#### [Excerpt]
Regardless, the stuff and history hashed, rehashed, and cross-hashed in the report neither pardon nor palliate the absence of an earnest, efficient, and apolitical family and child welfare architecture within New York City government. Moreover, the report breaks no news and blazes no trail out of the lair of political lard and largesse.

For example, the Executive Summary mentions "... a disturbing pattern going back over a century where the report of a horrific child death would generate public outrage and criticism of the city's child welfare agency." But after a century, this is not "a disturbing pattern" at all - it is an evil estate, preserved and revivified by succeeding generations of self-absorbed politicians, and passed along, over and over again, to the detriment of succeeding generations of families and children.

Additionally, the Executive Summary pleads for an end to the historical cycle of agency name-changing and promises of reform. City government is urged to "... finally equip ACS with skilled investigators who have the training and experience to consult with and assist Caseworkers and their supervisors with investigations of serious criminal allegations." But this solution is a quantitative personnel gambit that cannot substitute qualitatively in the long term for Caseworkers and supervisors with broadened training, practice, skills, and knowledge, plus the ability to train new professional peers and to reap new opportunities to mature to advanced titles and salaries.

#### [Work item]
Could you extend the commentary on New York City's child welfare report by a paragraph or two, picking up after its final sentence and keeping its tone and style?

#### [Data segment]
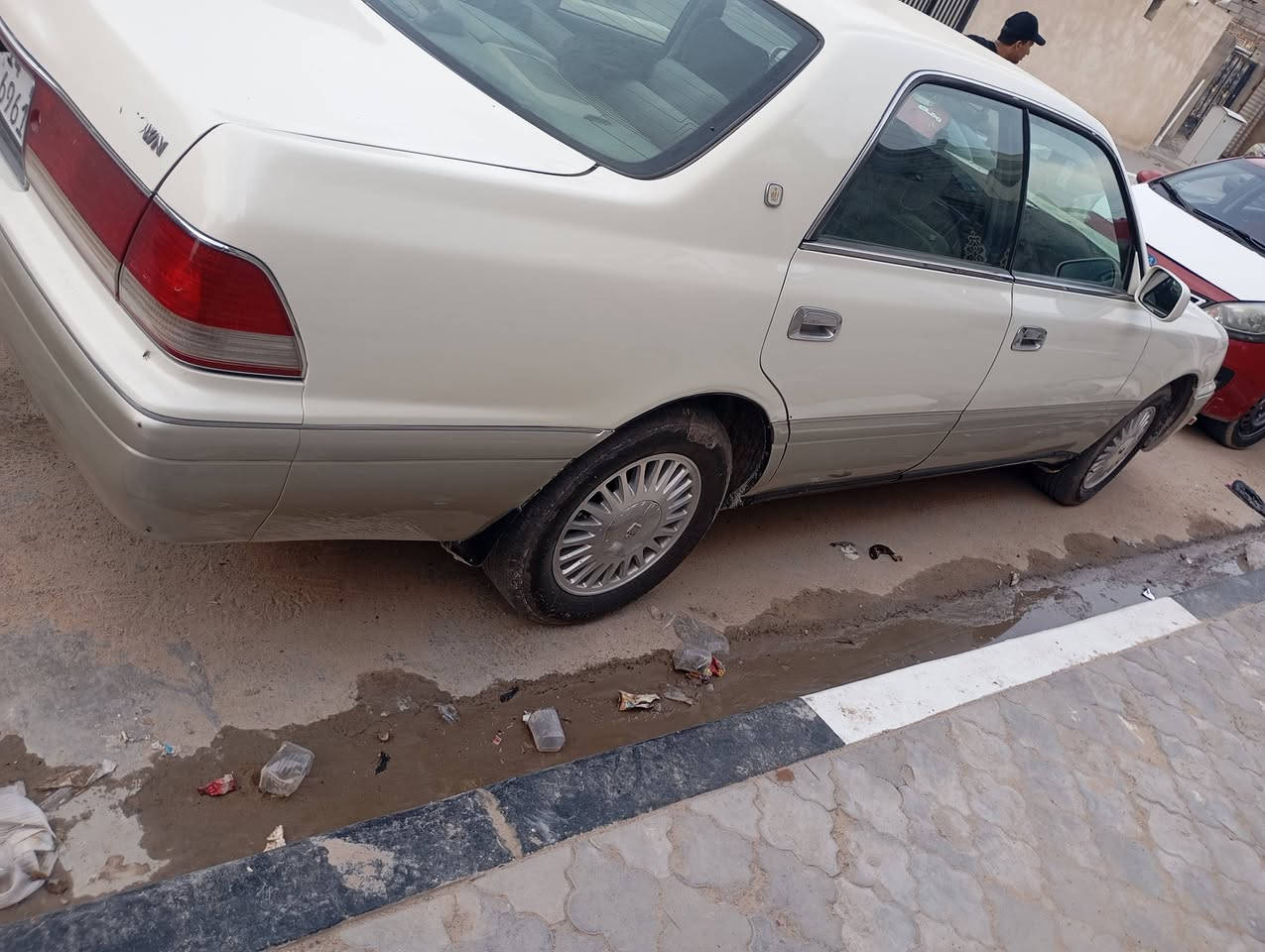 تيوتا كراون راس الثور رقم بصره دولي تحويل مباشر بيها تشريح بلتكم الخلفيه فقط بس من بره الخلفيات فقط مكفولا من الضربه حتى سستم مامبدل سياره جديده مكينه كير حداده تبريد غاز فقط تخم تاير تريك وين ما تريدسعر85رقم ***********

#### [Response to this exercise]
A final example of managerial posterior protection appears on pages 89 and 90 of the report - a bulleted list of 12 specific findings of "... significant flaws in the investigations conducted by ACS with respect to eight of the nine families detailed [in the report] ..." The list includes nine distinctly negative mentions of "ACS staff"; two distinctly negative mentions of "ACS supervisors"; and one distinctly negative mention apiece for "ACS employees," "ACS Caseworkers," "a Caseworker," and "ACS." Implausibly, there is no mention of any leadership failing among the 51 Deputy, Associate, and Assistant Commissioners whose meal tickets are etched into the 2007 ACS organization chart (http://www.nyc.gov/html/acs/downloads/pdf/org - chart.pdf).

The DOI report puts nothing new under the sun. After three years in charge, ACS Commissioner John B. Mattingly and his brigade of bureaucrats will probably continue to plunder the public payroll and rearrange furniture, until the sun finally sets on the erringly protective administration of Mayor Michael R. Bloomberg.